(Short web captions)

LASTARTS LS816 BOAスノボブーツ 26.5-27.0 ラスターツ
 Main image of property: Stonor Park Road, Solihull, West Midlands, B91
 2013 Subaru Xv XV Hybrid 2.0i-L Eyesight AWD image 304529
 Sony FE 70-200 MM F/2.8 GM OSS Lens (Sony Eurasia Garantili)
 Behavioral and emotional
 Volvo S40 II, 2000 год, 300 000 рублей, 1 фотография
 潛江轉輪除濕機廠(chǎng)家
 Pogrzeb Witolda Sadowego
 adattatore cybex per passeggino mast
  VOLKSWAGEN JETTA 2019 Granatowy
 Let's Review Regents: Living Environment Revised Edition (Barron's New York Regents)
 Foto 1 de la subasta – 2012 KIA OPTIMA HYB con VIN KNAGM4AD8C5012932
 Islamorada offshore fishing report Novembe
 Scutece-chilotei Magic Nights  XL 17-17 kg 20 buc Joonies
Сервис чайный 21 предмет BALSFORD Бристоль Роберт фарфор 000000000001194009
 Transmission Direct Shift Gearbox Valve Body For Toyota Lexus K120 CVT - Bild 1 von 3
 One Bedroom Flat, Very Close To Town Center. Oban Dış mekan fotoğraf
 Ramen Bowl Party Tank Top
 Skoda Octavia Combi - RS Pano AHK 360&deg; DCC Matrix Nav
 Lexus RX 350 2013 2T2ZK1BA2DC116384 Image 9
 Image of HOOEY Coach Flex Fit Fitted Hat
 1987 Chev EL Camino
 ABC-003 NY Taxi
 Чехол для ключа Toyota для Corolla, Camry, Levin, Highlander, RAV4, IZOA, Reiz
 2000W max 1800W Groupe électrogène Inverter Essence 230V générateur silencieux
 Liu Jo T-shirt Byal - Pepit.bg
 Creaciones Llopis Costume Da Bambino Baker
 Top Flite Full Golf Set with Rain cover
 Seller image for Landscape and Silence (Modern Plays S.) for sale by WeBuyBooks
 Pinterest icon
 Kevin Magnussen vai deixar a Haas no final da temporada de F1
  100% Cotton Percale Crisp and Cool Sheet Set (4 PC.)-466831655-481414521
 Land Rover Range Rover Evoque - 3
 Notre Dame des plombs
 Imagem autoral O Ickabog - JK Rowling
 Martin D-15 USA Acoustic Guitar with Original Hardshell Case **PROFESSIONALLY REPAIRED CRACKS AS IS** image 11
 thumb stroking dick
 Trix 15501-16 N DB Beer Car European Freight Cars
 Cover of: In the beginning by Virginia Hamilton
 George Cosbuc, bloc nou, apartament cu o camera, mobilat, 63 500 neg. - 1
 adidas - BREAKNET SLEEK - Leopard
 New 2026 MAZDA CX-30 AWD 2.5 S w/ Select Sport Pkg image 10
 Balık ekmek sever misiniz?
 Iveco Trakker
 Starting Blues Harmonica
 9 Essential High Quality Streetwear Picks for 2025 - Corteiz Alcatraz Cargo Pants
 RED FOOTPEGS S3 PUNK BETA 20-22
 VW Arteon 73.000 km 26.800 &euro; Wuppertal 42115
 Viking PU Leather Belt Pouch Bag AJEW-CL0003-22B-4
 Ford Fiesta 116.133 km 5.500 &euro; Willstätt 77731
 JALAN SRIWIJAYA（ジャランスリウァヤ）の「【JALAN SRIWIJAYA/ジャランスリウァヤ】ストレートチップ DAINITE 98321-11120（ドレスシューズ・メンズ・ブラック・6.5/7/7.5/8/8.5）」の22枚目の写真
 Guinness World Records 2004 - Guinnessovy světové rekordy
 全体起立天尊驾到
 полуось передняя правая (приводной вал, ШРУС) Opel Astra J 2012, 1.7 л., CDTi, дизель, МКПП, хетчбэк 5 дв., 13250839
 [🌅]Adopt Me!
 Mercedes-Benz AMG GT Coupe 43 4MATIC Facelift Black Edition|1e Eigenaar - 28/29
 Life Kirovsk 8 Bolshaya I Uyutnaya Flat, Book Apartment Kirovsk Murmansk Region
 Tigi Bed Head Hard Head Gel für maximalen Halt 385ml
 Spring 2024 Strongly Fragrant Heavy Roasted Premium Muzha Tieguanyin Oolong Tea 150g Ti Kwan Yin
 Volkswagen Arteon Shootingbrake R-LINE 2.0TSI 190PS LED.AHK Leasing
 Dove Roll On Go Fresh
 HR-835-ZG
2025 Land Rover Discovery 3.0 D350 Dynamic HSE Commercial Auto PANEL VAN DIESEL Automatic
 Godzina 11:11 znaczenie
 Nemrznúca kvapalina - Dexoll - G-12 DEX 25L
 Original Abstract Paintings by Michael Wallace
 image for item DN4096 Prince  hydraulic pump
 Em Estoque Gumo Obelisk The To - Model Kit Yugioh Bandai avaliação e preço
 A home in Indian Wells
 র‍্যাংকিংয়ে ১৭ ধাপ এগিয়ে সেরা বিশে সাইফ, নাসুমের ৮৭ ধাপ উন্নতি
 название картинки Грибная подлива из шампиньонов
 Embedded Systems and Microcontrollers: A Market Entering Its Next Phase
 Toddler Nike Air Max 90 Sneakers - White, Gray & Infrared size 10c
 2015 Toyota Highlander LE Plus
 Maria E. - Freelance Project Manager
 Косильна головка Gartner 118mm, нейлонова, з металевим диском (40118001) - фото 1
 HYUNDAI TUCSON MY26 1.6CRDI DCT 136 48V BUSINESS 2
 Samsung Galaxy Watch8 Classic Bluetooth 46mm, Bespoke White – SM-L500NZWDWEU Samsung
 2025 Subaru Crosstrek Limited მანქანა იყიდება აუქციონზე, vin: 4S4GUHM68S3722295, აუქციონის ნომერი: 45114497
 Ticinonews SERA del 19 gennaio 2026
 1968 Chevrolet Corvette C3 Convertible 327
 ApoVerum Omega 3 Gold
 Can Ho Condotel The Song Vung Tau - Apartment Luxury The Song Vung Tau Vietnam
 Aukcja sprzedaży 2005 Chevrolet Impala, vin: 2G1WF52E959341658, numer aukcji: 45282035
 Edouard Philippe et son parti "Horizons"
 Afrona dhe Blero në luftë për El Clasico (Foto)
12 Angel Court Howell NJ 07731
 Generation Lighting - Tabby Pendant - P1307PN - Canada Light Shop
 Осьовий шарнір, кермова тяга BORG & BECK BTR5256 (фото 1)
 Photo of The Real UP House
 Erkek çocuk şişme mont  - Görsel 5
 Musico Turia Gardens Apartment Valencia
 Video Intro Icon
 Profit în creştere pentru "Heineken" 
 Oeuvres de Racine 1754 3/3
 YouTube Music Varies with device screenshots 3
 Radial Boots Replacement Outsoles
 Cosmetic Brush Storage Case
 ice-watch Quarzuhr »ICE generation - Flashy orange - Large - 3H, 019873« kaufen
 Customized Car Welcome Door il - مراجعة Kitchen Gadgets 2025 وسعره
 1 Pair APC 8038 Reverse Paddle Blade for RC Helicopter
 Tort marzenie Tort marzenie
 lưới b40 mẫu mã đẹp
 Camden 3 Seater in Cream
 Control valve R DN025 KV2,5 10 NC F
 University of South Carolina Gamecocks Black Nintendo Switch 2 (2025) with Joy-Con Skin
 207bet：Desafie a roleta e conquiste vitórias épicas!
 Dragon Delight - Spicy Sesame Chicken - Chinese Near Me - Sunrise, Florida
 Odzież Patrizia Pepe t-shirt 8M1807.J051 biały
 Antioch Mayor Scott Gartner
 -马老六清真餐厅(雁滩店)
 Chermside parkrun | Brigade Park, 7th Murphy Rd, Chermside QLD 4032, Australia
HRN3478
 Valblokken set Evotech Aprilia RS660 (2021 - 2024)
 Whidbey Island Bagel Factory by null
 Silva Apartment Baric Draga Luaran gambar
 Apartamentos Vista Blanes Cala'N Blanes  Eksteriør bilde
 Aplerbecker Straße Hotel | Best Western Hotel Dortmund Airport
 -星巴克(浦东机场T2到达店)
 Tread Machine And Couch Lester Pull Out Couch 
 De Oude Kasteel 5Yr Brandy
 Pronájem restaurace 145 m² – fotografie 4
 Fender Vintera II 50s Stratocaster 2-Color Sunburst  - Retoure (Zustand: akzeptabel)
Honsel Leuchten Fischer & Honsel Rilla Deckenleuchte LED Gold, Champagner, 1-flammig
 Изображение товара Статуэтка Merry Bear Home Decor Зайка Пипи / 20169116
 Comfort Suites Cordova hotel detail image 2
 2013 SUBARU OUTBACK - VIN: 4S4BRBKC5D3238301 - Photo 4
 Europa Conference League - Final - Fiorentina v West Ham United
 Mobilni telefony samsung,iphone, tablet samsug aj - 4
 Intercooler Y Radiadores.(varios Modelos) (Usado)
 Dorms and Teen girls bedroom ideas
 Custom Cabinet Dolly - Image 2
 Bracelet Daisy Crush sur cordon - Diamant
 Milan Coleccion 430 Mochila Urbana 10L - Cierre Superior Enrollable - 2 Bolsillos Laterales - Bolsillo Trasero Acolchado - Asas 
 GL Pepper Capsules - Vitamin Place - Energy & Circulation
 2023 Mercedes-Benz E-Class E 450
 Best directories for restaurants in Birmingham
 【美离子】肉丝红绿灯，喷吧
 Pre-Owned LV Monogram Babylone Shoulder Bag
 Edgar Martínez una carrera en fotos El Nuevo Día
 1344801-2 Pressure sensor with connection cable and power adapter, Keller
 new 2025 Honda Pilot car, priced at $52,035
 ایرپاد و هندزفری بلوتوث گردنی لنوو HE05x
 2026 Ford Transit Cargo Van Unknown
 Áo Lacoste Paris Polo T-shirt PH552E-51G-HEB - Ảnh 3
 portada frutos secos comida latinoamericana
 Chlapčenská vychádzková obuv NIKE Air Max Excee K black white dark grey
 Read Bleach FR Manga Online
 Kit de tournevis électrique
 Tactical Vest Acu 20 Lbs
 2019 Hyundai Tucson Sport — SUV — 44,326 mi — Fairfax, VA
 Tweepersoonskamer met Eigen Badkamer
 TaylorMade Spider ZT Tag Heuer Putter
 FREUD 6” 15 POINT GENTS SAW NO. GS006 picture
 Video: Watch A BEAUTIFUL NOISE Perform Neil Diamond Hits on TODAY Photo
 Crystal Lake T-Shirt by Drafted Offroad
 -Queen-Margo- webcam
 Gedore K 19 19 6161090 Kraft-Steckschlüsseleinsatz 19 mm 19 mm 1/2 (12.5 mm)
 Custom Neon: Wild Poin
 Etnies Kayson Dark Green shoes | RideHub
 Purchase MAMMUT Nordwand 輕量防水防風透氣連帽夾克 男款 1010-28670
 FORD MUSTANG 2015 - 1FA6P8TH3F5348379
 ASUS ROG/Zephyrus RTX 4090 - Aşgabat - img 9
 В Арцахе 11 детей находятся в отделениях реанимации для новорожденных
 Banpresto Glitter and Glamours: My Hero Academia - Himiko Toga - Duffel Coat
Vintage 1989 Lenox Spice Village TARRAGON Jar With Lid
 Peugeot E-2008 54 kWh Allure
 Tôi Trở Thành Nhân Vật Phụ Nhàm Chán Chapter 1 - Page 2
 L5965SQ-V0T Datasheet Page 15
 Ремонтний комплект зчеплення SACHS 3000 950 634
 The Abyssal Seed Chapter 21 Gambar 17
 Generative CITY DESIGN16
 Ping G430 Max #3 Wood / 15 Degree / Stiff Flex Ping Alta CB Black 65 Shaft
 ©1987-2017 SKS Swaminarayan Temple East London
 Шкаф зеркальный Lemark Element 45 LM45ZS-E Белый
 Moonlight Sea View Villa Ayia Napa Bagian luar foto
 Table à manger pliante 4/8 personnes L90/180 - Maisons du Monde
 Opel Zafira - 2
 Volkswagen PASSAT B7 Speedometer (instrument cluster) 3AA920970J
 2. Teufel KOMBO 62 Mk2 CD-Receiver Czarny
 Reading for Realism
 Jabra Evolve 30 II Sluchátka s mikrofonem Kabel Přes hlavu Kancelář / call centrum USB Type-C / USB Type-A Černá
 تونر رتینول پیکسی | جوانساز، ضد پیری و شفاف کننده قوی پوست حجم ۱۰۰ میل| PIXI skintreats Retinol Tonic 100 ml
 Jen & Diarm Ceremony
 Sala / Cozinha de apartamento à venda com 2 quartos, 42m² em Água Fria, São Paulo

◆ **What the exercise asks**
For the lines above, output exactly those from the line containing "Aplerbecker Straße Hotel" through the line containing "-Queen-Margo- webcam", and skip the others.

◆ **Output of the exercise**
 Aplerbecker Straße Hotel | Best Western Hotel Dortmund Airport
 -星巴克(浦东机场T2到达店)
 Tread Machine And Couch Lester Pull Out Couch 
 De Oude Kasteel 5Yr Brandy
 Pronájem restaurace 145 m² – fotografie 4
 Fender Vintera II 50s Stratocaster 2-Color Sunburst  - Retoure (Zustand: akzeptabel)
Honsel Leuchten Fischer & Honsel Rilla Deckenleuchte LED Gold, Champagner, 1-flammig
 Изображение товара Статуэтка Merry Bear Home Decor Зайка Пипи / 20169116
 Comfort Suites Cordova hotel detail image 2
 2013 SUBARU OUTBACK - VIN: 4S4BRBKC5D3238301 - Photo 4
 Europa Conference League - Final - Fiorentina v West Ham United
 Mobilni telefony samsung,iphone, tablet samsug aj - 4
 Intercooler Y Radiadores.(varios Modelos) (Usado)
 Dorms and Teen girls bedroom ideas
 Custom Cabinet Dolly - Image 2
 Bracelet Daisy Crush sur cordon - Diamant
 Milan Coleccion 430 Mochila Urbana 10L - Cierre Superior Enrollable - 2 Bolsillos Laterales - Bolsillo Trasero Acolchado - Asas 
 GL Pepper Capsules - Vitamin Place - Energy & Circulation
 2023 Mercedes-Benz E-Class E 450
 Best directories for restaurants in Birmingham
 【美离子】肉丝红绿灯，喷吧
 Pre-Owned LV Monogram Babylone Shoulder Bag
 Edgar Martínez una carrera en fotos El Nuevo Día
 1344801-2 Pressure sensor with connection cable and power adapter, Keller
 new 2025 Honda Pilot car, priced at $52,035
 ایرپاد و هندزفری بلوتوث گردنی لنوو HE05x
 2026 Ford Transit Cargo Van Unknown
 Áo Lacoste Paris Polo T-shirt PH552E-51G-HEB - Ảnh 3
 portada frutos secos comida latinoamericana
 Chlapčenská vychádzková obuv NIKE Air Max Excee K black white dark grey
 Read Bleach FR Manga Online
 Kit de tournevis électrique
 Tactical Vest Acu 20 Lbs
 2019 Hyundai Tucson Sport — SUV — 44,326 mi — Fairfax, VA
 Tweepersoonskamer met Eigen Badkamer
 TaylorMade Spider ZT Tag Heuer Putter
 FREUD 6” 15 POINT GENTS SAW NO. GS006 picture
 Video: Watch A BEAUTIFUL NOISE Perform Neil Diamond Hits on TODAY Photo
 Crystal Lake T-Shirt by Drafted Offroad
 -Queen-Margo- webcam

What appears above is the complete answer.